- _WHAT NEEDS TO BE DONE_
Transcribe the full listing below word for word, omitting the pictures.

==================================================

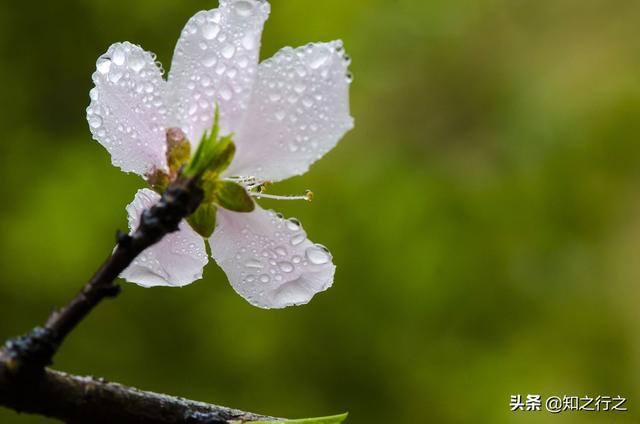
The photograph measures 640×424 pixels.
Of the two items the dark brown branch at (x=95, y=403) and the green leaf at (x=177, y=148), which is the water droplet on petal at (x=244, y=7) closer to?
the green leaf at (x=177, y=148)

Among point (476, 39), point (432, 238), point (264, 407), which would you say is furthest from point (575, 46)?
point (264, 407)

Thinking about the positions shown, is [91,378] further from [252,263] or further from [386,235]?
[386,235]

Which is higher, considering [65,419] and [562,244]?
[562,244]

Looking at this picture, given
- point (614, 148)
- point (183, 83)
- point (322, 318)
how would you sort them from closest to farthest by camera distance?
point (183, 83), point (322, 318), point (614, 148)

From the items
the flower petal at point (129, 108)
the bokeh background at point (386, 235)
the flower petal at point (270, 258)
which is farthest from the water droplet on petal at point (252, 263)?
the bokeh background at point (386, 235)

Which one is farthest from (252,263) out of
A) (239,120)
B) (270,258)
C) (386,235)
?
(386,235)

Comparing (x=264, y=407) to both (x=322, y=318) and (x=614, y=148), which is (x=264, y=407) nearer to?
(x=322, y=318)
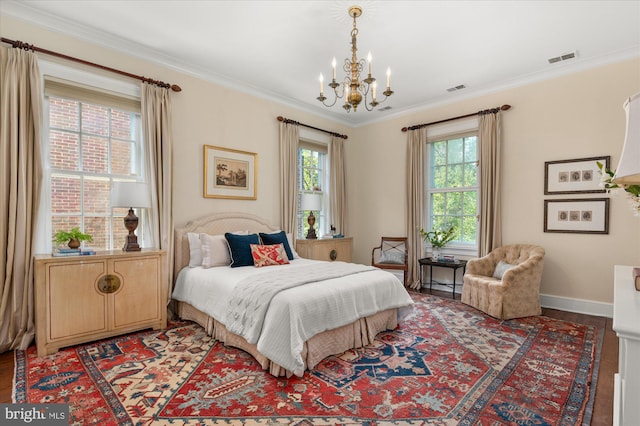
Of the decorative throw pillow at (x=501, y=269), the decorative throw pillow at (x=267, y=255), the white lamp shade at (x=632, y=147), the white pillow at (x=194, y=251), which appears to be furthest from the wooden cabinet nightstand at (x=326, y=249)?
the white lamp shade at (x=632, y=147)

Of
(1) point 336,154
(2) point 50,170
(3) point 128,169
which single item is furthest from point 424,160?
(2) point 50,170

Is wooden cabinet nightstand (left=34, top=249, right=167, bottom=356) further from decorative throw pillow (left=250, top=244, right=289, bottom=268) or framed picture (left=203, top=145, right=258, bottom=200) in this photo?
framed picture (left=203, top=145, right=258, bottom=200)

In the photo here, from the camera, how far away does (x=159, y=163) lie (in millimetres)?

==================================================

- _OUTPUT FOR THIS TASK_
The photograph measures 640×424 pixels.
Of the two items the dark brown branch at (x=95, y=403) and the green leaf at (x=177, y=148), which is the water droplet on petal at (x=244, y=7) closer to?
the green leaf at (x=177, y=148)

Among point (476, 39), point (432, 238), point (264, 407), which would you say is furthest from point (575, 46)?
point (264, 407)

Thinking about the positions shown, is [91,378] further from [252,263] or further from [386,235]?
[386,235]

Which is higher, considering [65,419] and [562,244]?
[562,244]

Looking at this picture, given
- point (614, 148)
- point (183, 83)
- point (322, 318)
how would you sort them from closest to farthest by camera distance?
point (183, 83), point (322, 318), point (614, 148)

From the items
the flower petal at point (129, 108)
the bokeh background at point (386, 235)
the flower petal at point (270, 258)
which is farthest from the water droplet on petal at point (252, 263)?
the bokeh background at point (386, 235)

Which one is farthest from (252,263) out of
A) (239,120)
B) (270,258)
C) (386,235)
?
(386,235)

Comparing (x=264, y=407) to both (x=322, y=318) and (x=614, y=148), which is (x=264, y=407) nearer to?
(x=322, y=318)
Of the decorative throw pillow at (x=501, y=269), the decorative throw pillow at (x=267, y=255), the white lamp shade at (x=632, y=147), the white pillow at (x=194, y=251), which appears to be furthest from the wooden cabinet nightstand at (x=326, y=249)?
the white lamp shade at (x=632, y=147)

Of
(1) point 336,154
(2) point 50,170
(3) point 128,169
which single item is furthest from point 424,160?
(2) point 50,170

Is wooden cabinet nightstand (left=34, top=249, right=167, bottom=356) further from decorative throw pillow (left=250, top=244, right=289, bottom=268) or framed picture (left=203, top=145, right=258, bottom=200) in this photo?
framed picture (left=203, top=145, right=258, bottom=200)

In the photo here, from the camera, how far away does (x=159, y=163) lie (in millimetres)?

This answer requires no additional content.